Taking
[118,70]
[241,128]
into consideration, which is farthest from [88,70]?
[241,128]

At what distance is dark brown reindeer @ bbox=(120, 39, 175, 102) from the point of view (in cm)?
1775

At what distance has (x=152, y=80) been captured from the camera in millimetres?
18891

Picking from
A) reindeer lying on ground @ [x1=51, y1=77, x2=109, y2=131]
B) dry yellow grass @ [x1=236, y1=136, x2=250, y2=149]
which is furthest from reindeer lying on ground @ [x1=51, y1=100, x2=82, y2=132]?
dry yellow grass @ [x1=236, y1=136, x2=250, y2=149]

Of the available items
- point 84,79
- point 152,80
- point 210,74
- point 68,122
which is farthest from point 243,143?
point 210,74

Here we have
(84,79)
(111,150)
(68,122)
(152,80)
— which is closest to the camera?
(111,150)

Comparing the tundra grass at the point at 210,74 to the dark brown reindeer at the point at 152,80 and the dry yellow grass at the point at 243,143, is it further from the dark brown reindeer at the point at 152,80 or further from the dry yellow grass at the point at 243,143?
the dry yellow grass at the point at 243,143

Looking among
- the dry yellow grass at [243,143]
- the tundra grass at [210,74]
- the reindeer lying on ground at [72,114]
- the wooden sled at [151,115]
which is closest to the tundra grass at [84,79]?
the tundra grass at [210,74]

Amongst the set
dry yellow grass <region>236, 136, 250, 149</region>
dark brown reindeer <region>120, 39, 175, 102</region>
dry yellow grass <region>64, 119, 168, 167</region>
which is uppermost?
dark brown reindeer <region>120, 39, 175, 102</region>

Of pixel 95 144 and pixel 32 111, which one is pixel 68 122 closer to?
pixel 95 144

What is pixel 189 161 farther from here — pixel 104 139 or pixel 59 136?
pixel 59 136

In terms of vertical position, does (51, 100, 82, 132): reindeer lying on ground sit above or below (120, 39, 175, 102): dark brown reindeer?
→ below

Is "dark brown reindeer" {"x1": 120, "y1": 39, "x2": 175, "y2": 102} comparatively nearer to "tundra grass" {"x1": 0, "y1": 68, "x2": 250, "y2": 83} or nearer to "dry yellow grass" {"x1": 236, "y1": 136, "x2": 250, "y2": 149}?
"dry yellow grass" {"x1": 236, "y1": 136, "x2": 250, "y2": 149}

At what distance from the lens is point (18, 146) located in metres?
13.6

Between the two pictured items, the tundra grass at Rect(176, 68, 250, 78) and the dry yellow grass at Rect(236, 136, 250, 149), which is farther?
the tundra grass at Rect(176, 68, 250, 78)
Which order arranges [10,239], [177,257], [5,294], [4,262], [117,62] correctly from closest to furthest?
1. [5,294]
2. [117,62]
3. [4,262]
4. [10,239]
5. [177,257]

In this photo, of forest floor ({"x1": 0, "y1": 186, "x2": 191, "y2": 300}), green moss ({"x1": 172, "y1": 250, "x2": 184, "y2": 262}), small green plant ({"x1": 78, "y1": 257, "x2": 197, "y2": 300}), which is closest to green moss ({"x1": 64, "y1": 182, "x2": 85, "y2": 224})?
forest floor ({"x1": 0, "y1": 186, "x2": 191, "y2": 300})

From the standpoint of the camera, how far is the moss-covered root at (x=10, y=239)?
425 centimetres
* * * *
## SET TASK
Can you repeat, word for word, the part of the listing above that starts with the line containing "From the standpoint" and continues through the end of the listing?

## SOLUTION TO THIS TASK
From the standpoint of the camera, how far is the moss-covered root at (x=10, y=239)?
425 centimetres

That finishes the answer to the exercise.